8. Interface Validation

The final interface was tested to verify correct communication with the microcontroller and proper system response.

  • Pressing the Open Mechanism button sends the OPEN command.
  • Pressing the Close Mechanism button sends the CLOSE command.
  • Activating the AUTO Mode button sends the AUTO command.

The interface updates its visual state in real time through text, color, and the progress bar. At the same time, the commands sent through serial communication are correctly interpreted by the microcontroller, resulting in an immediate physical response.

9. Observations and Limitations

During testing, several limitations of the PIR sensor were identified:

  • It does not measure distance or continuous presence.
  • Detection depends on changes in infrared radiation.
  • If the user remains still, detection may stop.
  • Performance is affected by environmental conditions.
  • It requires an initial stabilization period of approximately 10 to 60 seconds.

10. Design Implications

Although the system appears to respond to user presence—opening the flower when a person approaches and closing it when the person leaves—this behavior is actually based on motion detection rather than continuous presence.

The PIR sensor triggers the system when movement is detected, and the mechanism remains active for a short period. When no further motion is detected, the system returns to its initial state, which can give the impression of presence-based interaction.

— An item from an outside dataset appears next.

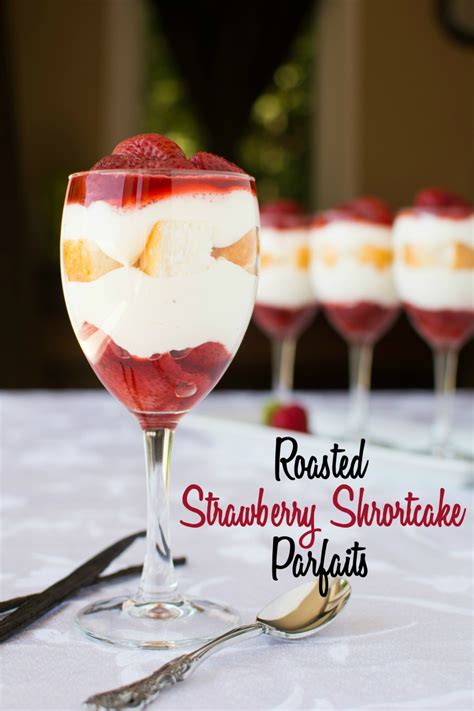 Roasted Strawberry Shortcake Parfaits A Bajillian Recipes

However, this behavior depends on movement rather than actual proximity, meaning that if the user remains still, the system may stop detecting them and close the mechanism.

11. Future Improvements

For a more precise and continuous interaction, the PIR sensor could be replaced by a distance-based sensor, such as:

  • Ultrasonic sensor HC-SR04
  • Time-of-Flight sensor VL53L0X or VL53L1X
if (distance < threshold) {
  open();
} else {
  close();
}

This would enable smoother and more accurate interaction.

Conclusion

The system demonstrates a complete integration between a graphical interface and a physical mechanism. By combining manual control through Processing with automatic sensor-based behavior, the system achieves flexible and interactive actuation.

Despite the limitations of the PIR sensor, the implementation provides a functional and responsive system, with clear opportunities for further refinement.